72. The method of claim 71, wherein delivering the gene or gene fragment comprises Agrobacterium-mediated transformation or rub-inoculation.

73. The method of claim 71 or 72, wherein the gene or gene fragment is selected from the group consisting of double-stranded RNA-binding protein (DRB) genes, the DRB4 gene, genes for Dicer-like proteins, HEN1 (HUA ENHANCER 1) methyltransferase gene, and the SGS3 gene.

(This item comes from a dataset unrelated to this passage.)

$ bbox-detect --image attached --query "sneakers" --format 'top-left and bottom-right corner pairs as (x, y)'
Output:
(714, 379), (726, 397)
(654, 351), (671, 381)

74. A viral vector system for use in soybean editing, the system comprising: i. a plant virus genome component; ii. one or more gRNA; and iii. a direct repeat and/or self-cleaving ribozyme sequence flanking the one or more gRNA.

75. A bean pod mottle virus (BPMV) viral vector system comprising: i. a BPMV genome component; ii. one or more gRNA; and iii. a direct repeat and/or self-cleaving ribozyme sequence flanking the one or more gRNA.

76. A viral vector system for use in soybean editing, the system comprising: i. a plant virus genome component; ii. one or more pegRNA; and iii. a Cas nuclease fused to a reverse transcriptase (RT).

77. A viral vector system for use in soybean editing, the system comprising: i. a plant virus genome component; ii. a guide RNA (gRNA) directed to a genomic target in soybean; and iii. a Casl2f nuclease.

78. A viral vector system for producing an edited genomic target in a soybean plant, the system comprising: d) a plant virus genome component; e) a guide RNA (gRNA) directed to the genomic target; and f) a Cas nuclease expressed in the meristem cell of the soybean plant.

79. A method of using a bean pod mottle virus (BPMV) to edit a genomic target in a soybean plant comprising: a) infecting the soybean plant with a recombinant bean pod mottle virus (BPMV) carrying a guide RNA (gRNA) directed to the genomic target; b) expressing a Cas nuclease in the plant; c) allowing sufficient time to elapse for the virus to infect meristem cells in the soybean plant; and thereby using the BPMV to edit the genomic target, optionally wherein the gRNA is processed by a ribozyme selected from the group consisting of a hammerhead ribozyme, a hepatitis delta virus (HDV) ribozyme, a Csy4, and a tRNA-derived sequence.

80. The method of any one of claims 1-73 and 79, the method further comprising screening the soybean plant for successful editing of the genomic target, said screening comprising: a) visually assessing the soybean plant for at least one desired phenotype; and/or b) sequencing nucleic acid of cells produced by the meristem cell after delivery of the BPMV vector.

81. A method for producing a soybean meristem cell having an edited genomic target, the method comprising: a) delivering a viral vector carrying a gRNA to a soybean meristem cell, wherein the soybean meristem cell comprises a Cas nuclease; b) allowing the gRNA and the Cas nuclease to modify the soybean meristem cell; and c) thereby producing the soybean meristem cell having the edited genomic target.

82. A method of editing a genomic target in a soybean plant scion comprising: grafting the scion onto a rootstock comprising a Cas nuclease, wherein the rootstock comprises nucleic acid encoding the Cas nuclease fused to a meristem transport segment (MTS); and delivering a guide RNA for the Cas nuclease to the scion by virus-mediated delivery, optionally wherein the scion comprises a leaf, a shoot, a stem, or other vegetative tissue.

83. The method of claim 82, the method further comprising transforming the rootstock with nucleic acid encoding the Cas nuclease prior to grafting.

84. The method of claim 82 or 83, further comprising retrieving a progeny of the scion, wherein the progeny comprises the edited genomic target.

85. A soybean plant produced by growing the seed of any one of claims 2-73, wherein the produced soybean plant comprises the edited genomic target.

86. A soybean seed produced by the method of any one of claims 1-73, wherein the produced soybean seed comprises the edited genomic target.

87. A soybean meristem cell produced by the method of any one of claims 1-73, wherein the soybean meristem cell comprises the edited genomic target.

88. A kit comprising the viral vector system of any one of claims 74-78 and an instruction manual for using the kit.